» **Data**
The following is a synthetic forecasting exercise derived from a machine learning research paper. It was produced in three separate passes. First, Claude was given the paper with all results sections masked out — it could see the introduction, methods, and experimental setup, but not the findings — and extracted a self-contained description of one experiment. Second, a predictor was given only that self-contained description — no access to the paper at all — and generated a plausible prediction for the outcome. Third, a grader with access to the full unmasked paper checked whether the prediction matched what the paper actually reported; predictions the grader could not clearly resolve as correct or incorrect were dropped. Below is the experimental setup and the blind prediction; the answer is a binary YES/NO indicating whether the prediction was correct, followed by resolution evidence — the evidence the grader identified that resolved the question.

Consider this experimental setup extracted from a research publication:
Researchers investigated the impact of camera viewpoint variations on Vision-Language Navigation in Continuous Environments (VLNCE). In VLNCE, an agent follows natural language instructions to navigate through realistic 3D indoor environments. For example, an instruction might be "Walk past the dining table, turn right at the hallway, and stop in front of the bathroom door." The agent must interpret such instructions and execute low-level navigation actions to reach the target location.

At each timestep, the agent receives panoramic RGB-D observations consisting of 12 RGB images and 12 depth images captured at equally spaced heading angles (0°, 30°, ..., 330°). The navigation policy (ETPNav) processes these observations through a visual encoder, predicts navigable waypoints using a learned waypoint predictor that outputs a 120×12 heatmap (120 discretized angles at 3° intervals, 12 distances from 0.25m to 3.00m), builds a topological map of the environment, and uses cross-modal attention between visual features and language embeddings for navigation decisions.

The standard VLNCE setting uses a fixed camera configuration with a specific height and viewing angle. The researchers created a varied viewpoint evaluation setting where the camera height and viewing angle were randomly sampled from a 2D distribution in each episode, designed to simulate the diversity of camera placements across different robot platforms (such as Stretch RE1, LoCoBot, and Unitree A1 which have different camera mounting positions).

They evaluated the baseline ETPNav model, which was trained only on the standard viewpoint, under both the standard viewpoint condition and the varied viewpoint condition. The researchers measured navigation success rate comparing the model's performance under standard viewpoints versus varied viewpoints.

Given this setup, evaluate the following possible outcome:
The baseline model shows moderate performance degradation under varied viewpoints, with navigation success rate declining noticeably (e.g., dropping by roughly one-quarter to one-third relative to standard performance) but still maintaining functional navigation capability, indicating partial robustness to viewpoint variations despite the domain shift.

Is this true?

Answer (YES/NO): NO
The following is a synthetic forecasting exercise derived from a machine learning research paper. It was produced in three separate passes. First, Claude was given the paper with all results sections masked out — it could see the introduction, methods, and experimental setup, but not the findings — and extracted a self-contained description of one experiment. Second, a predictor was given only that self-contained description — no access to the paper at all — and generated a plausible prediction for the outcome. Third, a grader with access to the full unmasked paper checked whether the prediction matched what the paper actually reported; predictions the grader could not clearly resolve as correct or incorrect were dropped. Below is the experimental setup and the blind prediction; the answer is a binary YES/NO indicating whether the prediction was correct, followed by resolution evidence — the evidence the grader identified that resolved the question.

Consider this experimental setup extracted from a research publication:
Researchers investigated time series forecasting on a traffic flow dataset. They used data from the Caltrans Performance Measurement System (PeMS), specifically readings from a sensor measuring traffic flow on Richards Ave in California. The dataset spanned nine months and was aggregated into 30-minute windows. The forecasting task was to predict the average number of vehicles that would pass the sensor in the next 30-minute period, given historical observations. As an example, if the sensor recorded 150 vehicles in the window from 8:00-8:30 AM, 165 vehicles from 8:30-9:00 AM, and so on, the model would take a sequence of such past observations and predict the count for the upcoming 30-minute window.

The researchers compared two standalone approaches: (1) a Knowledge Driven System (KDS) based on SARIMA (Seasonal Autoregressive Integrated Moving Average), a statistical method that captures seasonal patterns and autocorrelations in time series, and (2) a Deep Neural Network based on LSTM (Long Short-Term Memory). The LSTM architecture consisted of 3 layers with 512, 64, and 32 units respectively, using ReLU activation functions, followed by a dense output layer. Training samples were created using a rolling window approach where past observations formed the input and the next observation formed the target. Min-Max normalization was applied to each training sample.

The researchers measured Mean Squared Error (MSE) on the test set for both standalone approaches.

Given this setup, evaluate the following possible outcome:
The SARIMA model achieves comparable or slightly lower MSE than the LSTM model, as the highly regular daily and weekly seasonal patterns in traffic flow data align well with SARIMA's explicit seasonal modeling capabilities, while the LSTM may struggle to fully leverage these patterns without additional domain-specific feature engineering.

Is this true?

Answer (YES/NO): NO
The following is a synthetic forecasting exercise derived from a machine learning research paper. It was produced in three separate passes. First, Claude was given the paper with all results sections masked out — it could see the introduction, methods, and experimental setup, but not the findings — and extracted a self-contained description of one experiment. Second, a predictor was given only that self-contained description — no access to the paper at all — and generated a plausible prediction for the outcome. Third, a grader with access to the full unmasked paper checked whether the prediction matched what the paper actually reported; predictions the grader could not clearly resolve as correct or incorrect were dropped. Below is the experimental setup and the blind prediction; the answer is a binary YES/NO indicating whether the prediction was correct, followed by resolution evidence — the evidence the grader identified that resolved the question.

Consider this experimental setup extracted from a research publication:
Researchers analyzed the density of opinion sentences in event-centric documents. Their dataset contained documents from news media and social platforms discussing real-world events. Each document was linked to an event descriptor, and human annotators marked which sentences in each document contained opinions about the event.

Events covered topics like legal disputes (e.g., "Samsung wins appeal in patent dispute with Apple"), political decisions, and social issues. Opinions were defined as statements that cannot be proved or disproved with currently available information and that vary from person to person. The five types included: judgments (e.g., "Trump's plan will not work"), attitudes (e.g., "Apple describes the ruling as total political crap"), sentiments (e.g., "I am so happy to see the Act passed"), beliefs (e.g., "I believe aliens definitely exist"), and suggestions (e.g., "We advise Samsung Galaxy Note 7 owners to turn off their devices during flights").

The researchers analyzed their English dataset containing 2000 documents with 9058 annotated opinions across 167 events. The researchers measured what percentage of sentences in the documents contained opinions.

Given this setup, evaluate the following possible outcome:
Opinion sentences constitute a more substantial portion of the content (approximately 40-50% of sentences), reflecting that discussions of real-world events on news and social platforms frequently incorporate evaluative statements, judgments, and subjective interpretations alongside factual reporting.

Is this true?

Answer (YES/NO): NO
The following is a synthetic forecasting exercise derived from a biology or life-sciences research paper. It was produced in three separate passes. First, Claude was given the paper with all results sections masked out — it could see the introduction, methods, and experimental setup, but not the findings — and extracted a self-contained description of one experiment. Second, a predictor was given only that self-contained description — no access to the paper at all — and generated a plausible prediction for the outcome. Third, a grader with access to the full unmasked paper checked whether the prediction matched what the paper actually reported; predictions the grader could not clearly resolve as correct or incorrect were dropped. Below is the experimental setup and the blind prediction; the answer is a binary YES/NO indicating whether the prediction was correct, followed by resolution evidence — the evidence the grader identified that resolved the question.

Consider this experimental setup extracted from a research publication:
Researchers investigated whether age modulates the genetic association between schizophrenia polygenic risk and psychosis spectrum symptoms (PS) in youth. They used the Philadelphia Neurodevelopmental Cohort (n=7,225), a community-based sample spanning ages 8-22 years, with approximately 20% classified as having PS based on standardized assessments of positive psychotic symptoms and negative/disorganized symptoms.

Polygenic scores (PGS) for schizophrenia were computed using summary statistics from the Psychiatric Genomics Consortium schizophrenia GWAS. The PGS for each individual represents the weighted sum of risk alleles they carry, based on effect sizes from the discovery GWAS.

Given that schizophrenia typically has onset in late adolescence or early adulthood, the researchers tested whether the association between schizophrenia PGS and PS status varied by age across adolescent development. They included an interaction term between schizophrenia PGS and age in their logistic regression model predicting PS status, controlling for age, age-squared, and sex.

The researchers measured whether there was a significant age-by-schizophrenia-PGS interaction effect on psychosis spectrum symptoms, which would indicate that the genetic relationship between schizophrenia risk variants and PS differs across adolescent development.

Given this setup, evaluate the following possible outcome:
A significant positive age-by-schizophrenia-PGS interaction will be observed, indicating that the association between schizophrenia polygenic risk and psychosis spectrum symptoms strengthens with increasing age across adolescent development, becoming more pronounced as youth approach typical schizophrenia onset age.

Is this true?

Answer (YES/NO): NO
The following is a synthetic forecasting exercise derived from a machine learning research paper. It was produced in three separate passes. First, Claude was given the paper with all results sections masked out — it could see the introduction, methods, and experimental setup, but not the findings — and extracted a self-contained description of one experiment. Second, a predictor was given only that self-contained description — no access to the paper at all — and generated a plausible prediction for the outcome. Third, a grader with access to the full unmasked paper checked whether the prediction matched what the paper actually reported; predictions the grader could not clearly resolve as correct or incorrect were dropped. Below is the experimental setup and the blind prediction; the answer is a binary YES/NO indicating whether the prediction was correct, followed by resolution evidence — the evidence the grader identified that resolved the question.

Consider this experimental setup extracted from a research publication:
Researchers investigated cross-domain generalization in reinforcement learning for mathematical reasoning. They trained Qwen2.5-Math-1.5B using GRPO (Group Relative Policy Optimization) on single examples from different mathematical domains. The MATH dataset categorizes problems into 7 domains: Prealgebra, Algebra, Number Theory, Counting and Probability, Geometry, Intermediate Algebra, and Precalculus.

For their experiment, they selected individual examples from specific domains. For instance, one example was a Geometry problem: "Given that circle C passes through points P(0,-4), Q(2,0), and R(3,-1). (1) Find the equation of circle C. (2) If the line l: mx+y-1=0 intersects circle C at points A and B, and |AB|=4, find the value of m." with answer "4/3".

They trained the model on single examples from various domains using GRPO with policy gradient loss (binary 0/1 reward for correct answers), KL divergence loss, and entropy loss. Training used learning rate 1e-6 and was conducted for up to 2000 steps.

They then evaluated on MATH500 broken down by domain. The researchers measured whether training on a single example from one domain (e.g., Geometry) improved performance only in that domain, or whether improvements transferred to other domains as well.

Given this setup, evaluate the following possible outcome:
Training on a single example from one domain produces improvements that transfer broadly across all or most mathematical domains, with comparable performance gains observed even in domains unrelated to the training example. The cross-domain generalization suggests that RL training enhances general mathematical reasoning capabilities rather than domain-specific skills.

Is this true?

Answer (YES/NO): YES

» **Aim of the exercise**
Every line above that includes the word "LSTM" should be listed.

» **Output**
The researchers compared two standalone approaches: (1) a Knowledge Driven System (KDS) based on SARIMA (Seasonal Autoregressive Integrated Moving Average), a statistical method that captures seasonal patterns and autocorrelations in time series, and (2) a Deep Neural Network based on LSTM (Long Short-Term Memory). The LSTM architecture consisted of 3 layers with 512, 64, and 32 units respectively, using ReLU activation functions, followed by a dense output layer. Training samples were created using a rolling window approach where past observations formed the input and the next observation formed the target. Min-Max normalization was applied to each training sample.
The SARIMA model achieves comparable or slightly lower MSE than the LSTM model, as the highly regular daily and weekly seasonal patterns in traffic flow data align well with SARIMA's explicit seasonal modeling capabilities, while the LSTM may struggle to fully leverage these patterns without additional domain-specific feature engineering.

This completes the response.